OWL Magazine Korea

Incheon “Chinatown”

Chinatowns, areas where Chinese communities gather, can be found worldwide. In Korea, there are areas where Chinese immigrants have settled, and Incheon’s Chinatown is particularly well-known. Chinatown, along with Freedom Park, Songwoldong Fairy Tale Village, and Open Port Street, stands as a representative tourist destination in the old downtown area of Incheon, experiencing revitalization.

Originating from Jogyeji: Incheon’s Chinatown

Incheon’s opening as a port in 1883, following the treaties of Ganghwa (1876) and Wonsan (1880), led to the creation of an open port. Encircling the open port area, including Freedom Park and the Songhak-dong region, a Chinatown spanning 140,000 square meters was formed in Songhak-dong, Songwol-dong, and Manseok-dong, following the agreements between Korea, the United States, the United Kingdom, China, Japan, and Germany based on the Incheon Treaty Port Joint Jurisdiction in 1883.

Chinatown itself emerged during this period. The current Chinatown is situated where the Chinese Consulate of the Qing Dynasty was established 140 years ago. In the 1920s, Chinatown became a hub for active trade with China, importing salt and grains from Shandong Province. The population increased to around 1,800 during that time.

Despite facing challenges, such as a significant downturn in business after the Korean War, Incheon Chinatown experienced a resurgence in the late 1990s due to globalization trends and the establishment of diplomatic relations between Korea and China.

History of Incheon Chinatown

Incheon Chinatown dates back to 1883 when Incheon Port opened, and the following year, with the establishment of the Qing Consulate, Chinese immigrants settled in the Soryeondong area. Chinese residents built houses and shops, importing salt and grains from the Shandong Province, expanding their businesses, and establishing the appearance of Chinatown with Chinese restaurants. The vicinity around Incheon Port, with consulates from the United States, the United Kingdom, Qing China, Germany, and Japan, flourished, serving as the entrance and exit point for the Korean Peninsula until the abolishment of the consular system by Japan in 1914.

This bustling area, filled with people, became renowned for its Qing cuisine from the 1920s until the Korean War. Notably, restaurants such as Gonghwachun, Jungwharoo, and Dongheungro gained nationwide fame. Chinatown still preserves over 50 buildings constructed in the architectural styles of Japan, China, and Europe during the Enlightenment era. Incheon’s first Catholic church, Dapdong Cathedral, the first Methodist church in Korea, Naeiri Church, and the first Western-style park, Freedom Park, are located here.

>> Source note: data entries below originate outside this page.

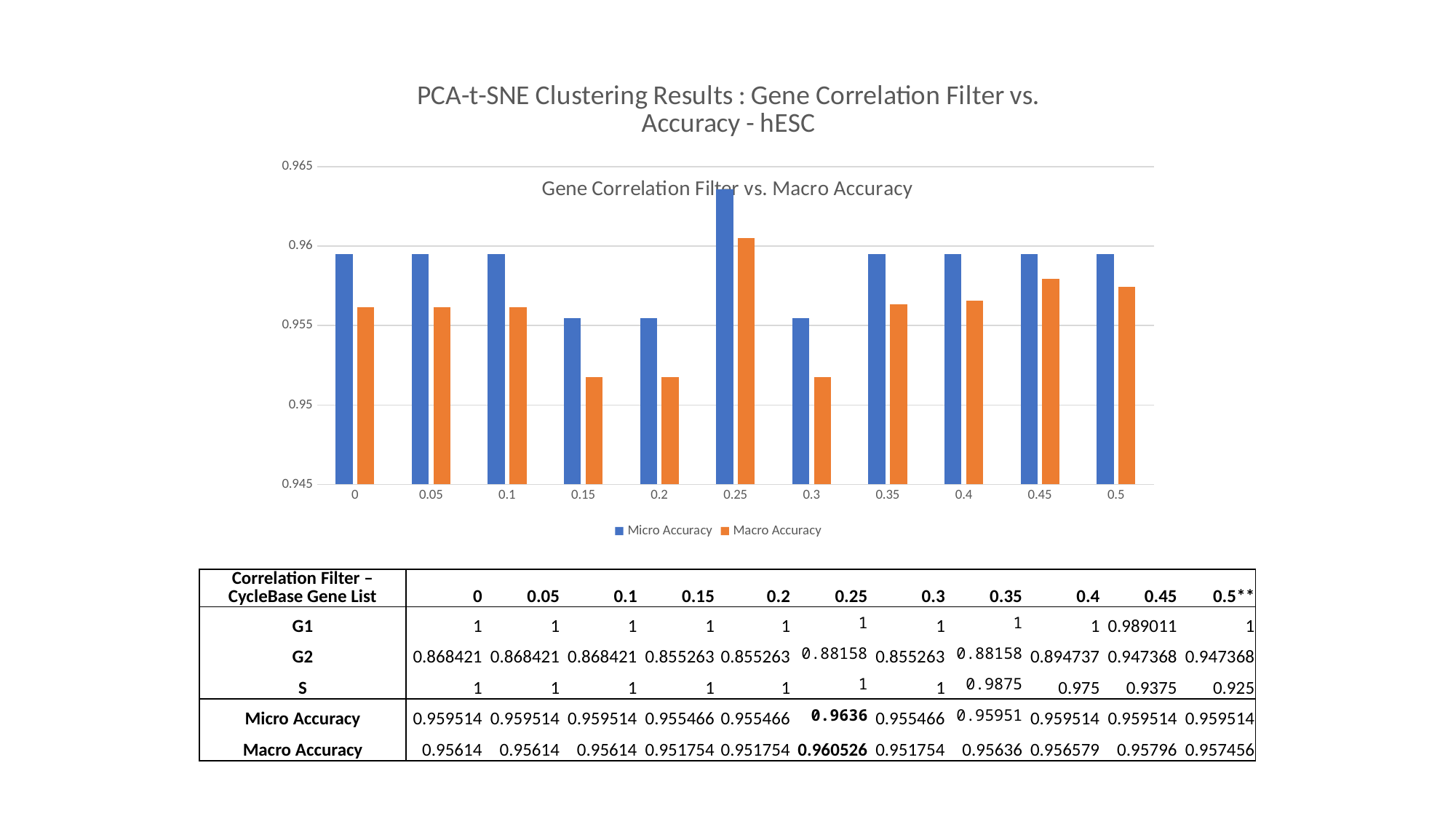
At which correlation filter value is Micro Accuracy highest? 0.25 How many correlation filter values are plotted along the x axis of the chart? 11 What is the difference between the Micro Accuracy at a correlation filter of 0.25 and at a correlation filter of 0? 0.004086 Is the Micro Accuracy at a correlation filter of 0.25 greater or less than 0.96? greater At a correlation filter of 0.4, which is larger, Micro Accuracy or Macro Accuracy? Micro Accuracy What is the Macro Accuracy at a correlation filter of 0.45? 0.95796 Is the Macro Accuracy at a correlation filter of 0.15 greater or less than 0.955? less How many series does the chart legend list? 2 What colour are the Macro Accuracy bars in the chart? Orange At which correlation filter value is Macro Accuracy highest? 0.25 What is the Micro Accuracy at a correlation filter of 0.25? 0.9636 What kind of chart is shown on the slide? Bar chart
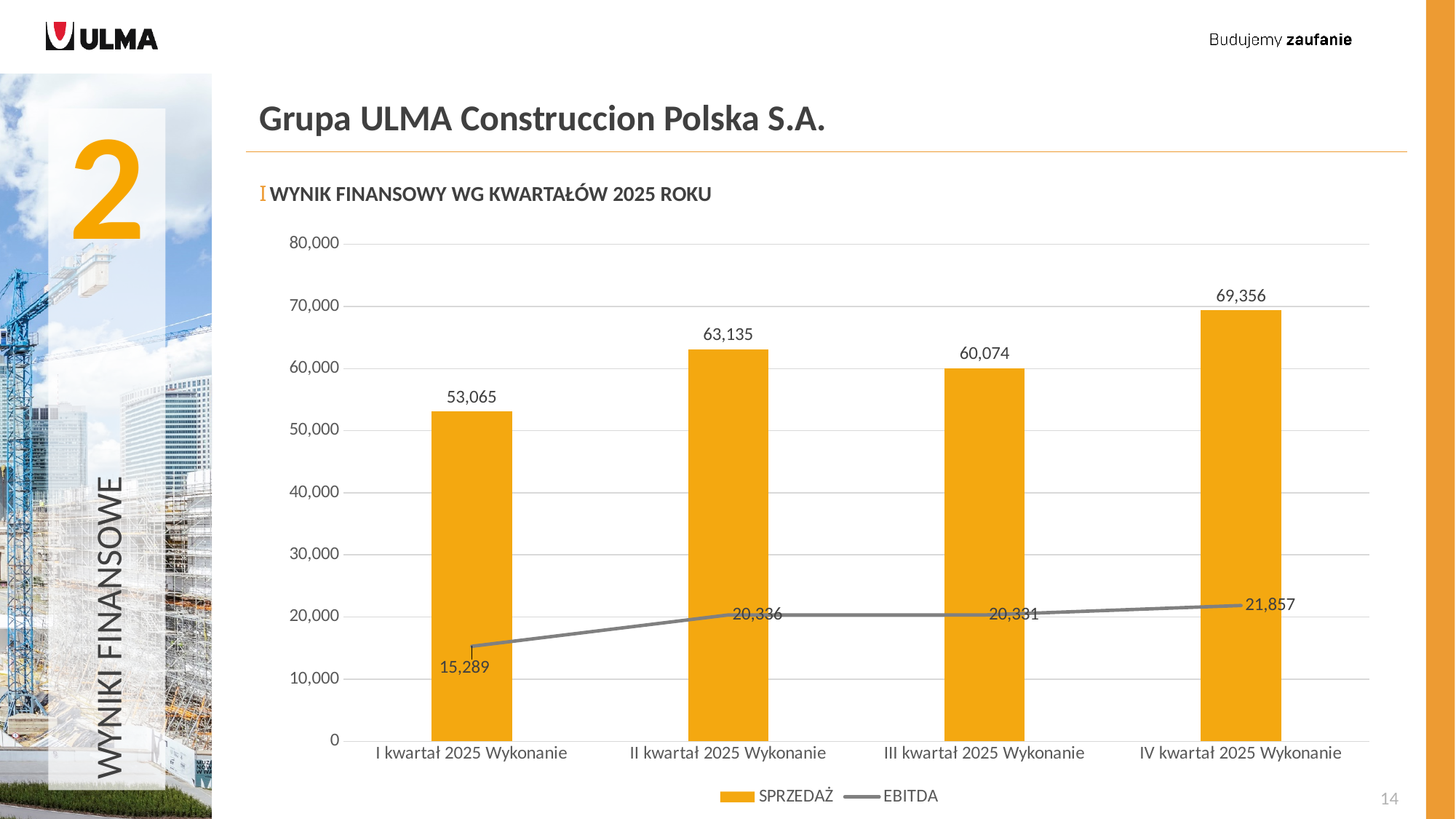
Which quarter has the lowest EBITDA value? I kwartał 2025 Wykonanie What is the SPRZEDAŻ value for III kwartał 2025 Wykonanie? 60,074 Which series is shown as a grey line in the chart? EBITDA What kind of chart is shown on the slide? Combined bar and line chart What is the difference between the SPRZEDAŻ values for IV kwartał 2025 Wykonanie and I kwartał 2025 Wykonanie? 16,291 Which is larger, the SPRZEDAŻ value for II kwartał 2025 Wykonanie or for III kwartał 2025 Wykonanie? II kwartał 2025 Wykonanie Which quarter has the highest SPRZEDAŻ value? IV kwartał 2025 Wykonanie What is the difference between the SPRZEDAŻ values for II kwartał 2025 Wykonanie and III kwartał 2025 Wykonanie? 3,061 What is the SPRZEDAŻ value for I kwartał 2025 Wykonanie? 53,065 What is the EBITDA value for IV kwartał 2025 Wykonanie? 21,857 How many quarters are shown on the x axis of the chart? 4 How many series does the chart legend list? 2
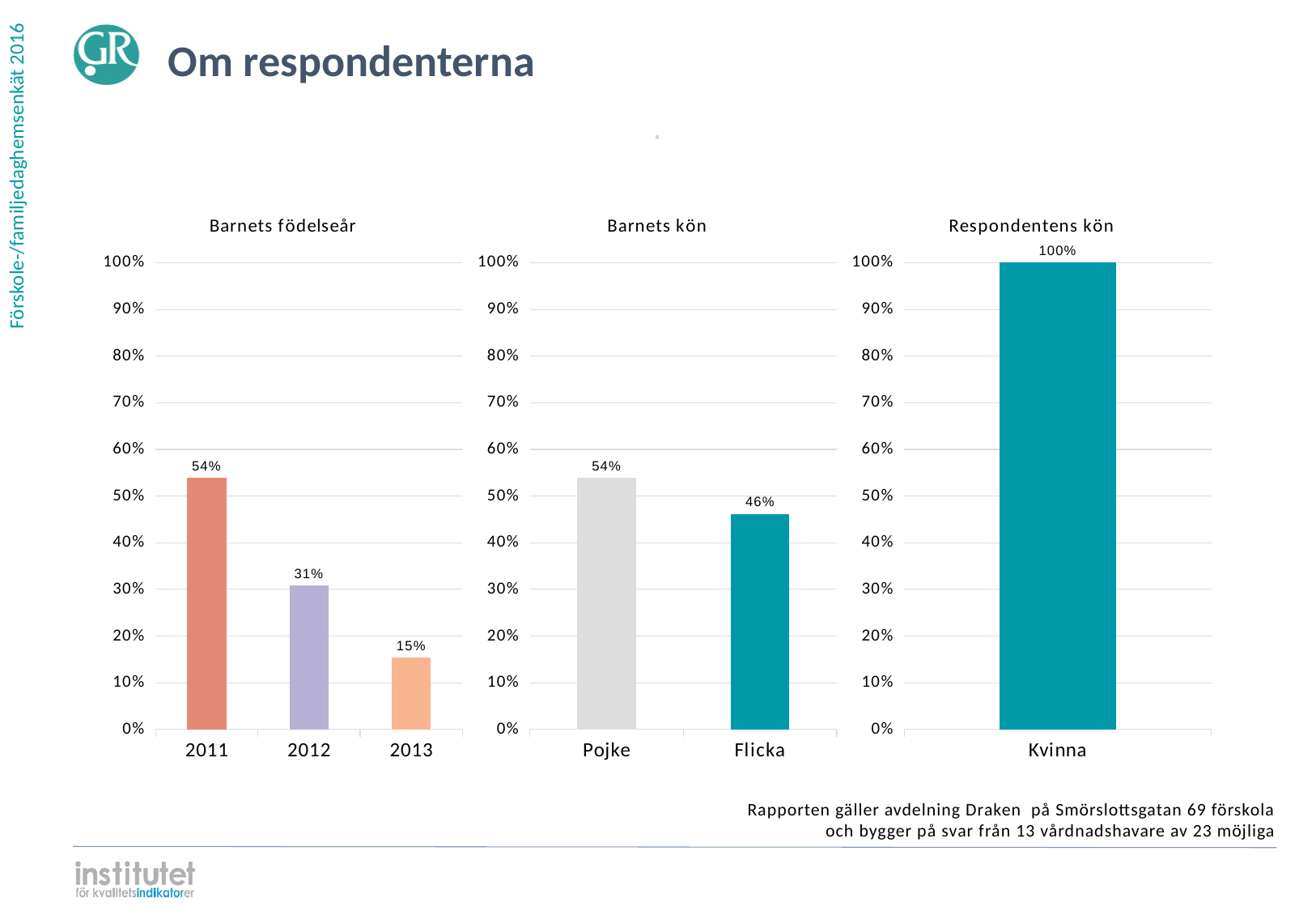
In the 'Barnets födelseår' chart, do the values rise or fall from 2011 to 2013? fall In the 'Respondentens kön' chart, what is the value for Kvinna? 100% In the 'Barnets födelseår' chart, what is the value for 2011? 54% In the 'Barnets kön' chart, what is the value for Flicka? 46% In the 'Barnets kön' chart, which is larger, Pojke or Flicka? Pojke In the 'Barnets födelseår' chart, how many categories are shown on the x axis? 3 In the 'Barnets födelseår' chart, what is the value for 2013? 15% In the 'Barnets kön' chart, what is the difference between Pojke and Flicka? 8% In the 'Barnets födelseår' chart, which year has the lowest value? 2013 In the 'Barnets födelseår' chart, what is the difference between the values for 2011 and 2012? 23% What kind of chart is the 'Respondentens kön' chart? bar chart What is the title of the chart on the left of the slide? Barnets födelseår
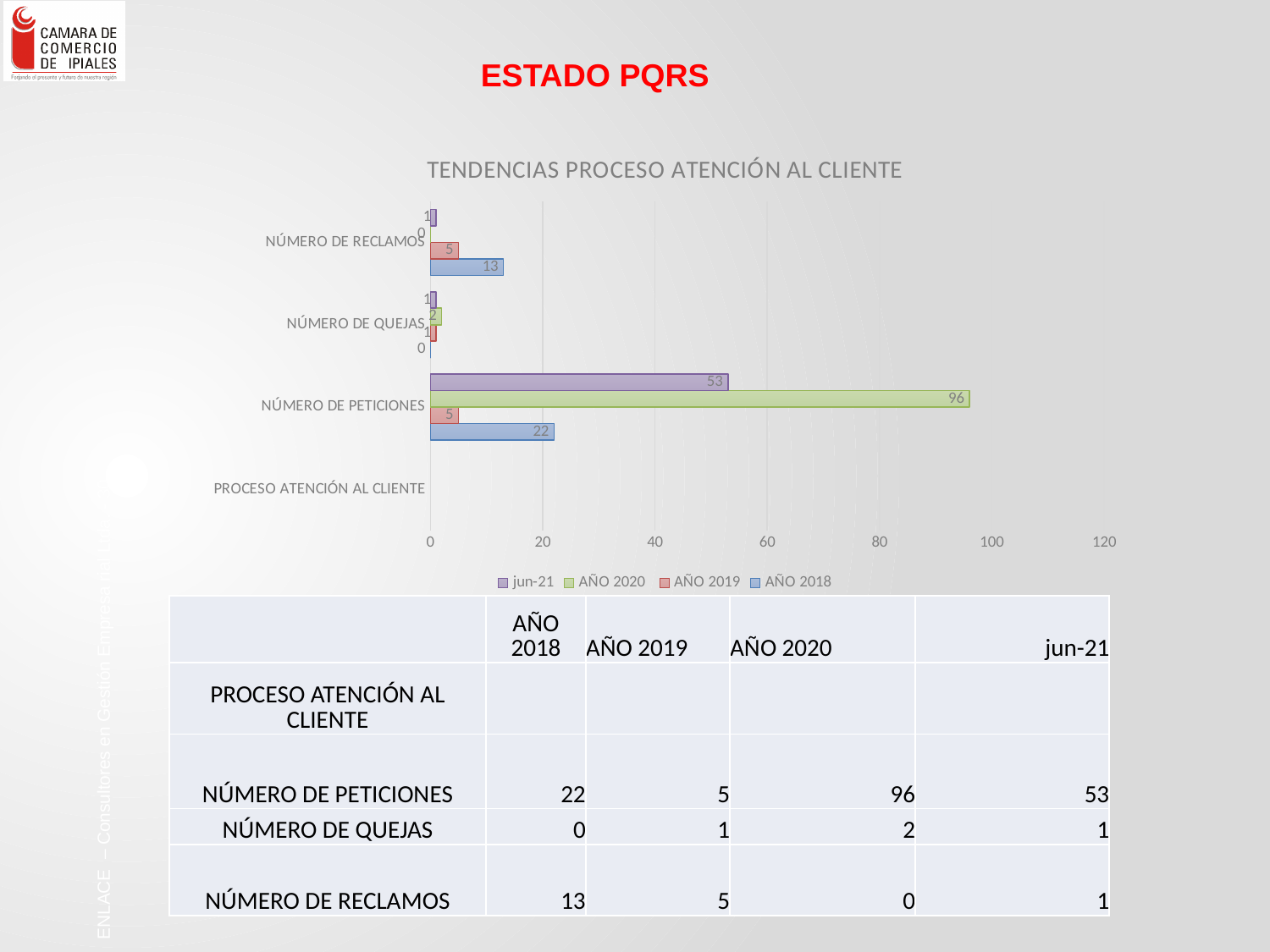
Which series has the lowest value for NÚMERO DE RECLAMOS? AÑO 2020 Which series has the highest value for NÚMERO DE PETICIONES? AÑO 2020 What is the difference between the AÑO 2020 and jun-21 values for NÚMERO DE PETICIONES? 43 What is the value for NÚMERO DE PETICIONES in the AÑO 2020 series? 96 How many series does the chart legend list? 4 Is the AÑO 2020 value for NÚMERO DE PETICIONES greater or less than 80? greater What is the title of the chart? TENDENCIAS PROCESO ATENCIÓN AL CLIENTE What is the value for NÚMERO DE RECLAMOS in the AÑO 2018 series? 13 What is the value for NÚMERO DE QUEJAS in the AÑO 2020 series? 2 What type of chart is shown on the slide? bar chart Which is larger for NÚMERO DE PETICIONES: the AÑO 2018 value or the AÑO 2019 value? AÑO 2018 What is the value for NÚMERO DE PETICIONES in the jun-21 series? 53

After the establishment of the Korean government, various regulations and strengthened residency qualifications significantly impacted the Chinatown’s Chinese community. However, with the resurgence in the late 1990s following the establishment of diplomatic relations with China, Incheon Chinatown embraced a new era. In 2001, the Ministry of Culture and Tourism designated Chinatown as a special tourist zone, leading to a transformation into an area with specialized shops, museums, and an art district.

Chinatown and the Chinese Community

When talking about the Chinese community, there is always something notable. It is said that when Chinese immigrants settled abroad, they sustained their livelihoods with three tools known as “Sanbadao” – the kitchen knife, the scissors for tailoring, and the razor used in barbershops. This signifies that Chinese immigrants were often engaged in restaurants, tailoring shops, and barbershops.

Thanks to this history, Chinatown offers a variety of renowned restaurants. You can explore diverse culinary delights, such as Yeonkyeong, famous for its white jjajangmyeon (black bean noodles), Hongdubyeong, Woldang, and Hwadeok Mandu.

Moreover, Chinatown is famously known as the birthplace of jjajangmyeon, and you can learn more about its history by visiting the “Jjajangmyeon Museum” in Chinatown.

How to Get to Chinatown

The easiest way to reach Incheon Chinatown is by taking the subway to “Incheon Station.” Once you exit Incheon Station, you can easily find the entrance to Chinatown, marked by the arch known as “Paeru.”

Follow this gate to enter Chinatown and explore the unique atmosphere.

Cuisine in Incheon Chinatown

Incheon Chinatown offers a wide array of Chinese cuisine. What’s advantageous is that you can savor various Chinese dishes without traveling to China. Incheon, being the closest place to China in Korea, has been a settlement for many Chinese immigrants since ancient times, allowing the area to become a spot where you can enjoy China without visiting the country.

Additionally, it’s not a long journey from Seoul, and it’s easily accessible by public transportation. Therefore, if you occasionally want to experience an exotic atmosphere, it’s a great place to visit.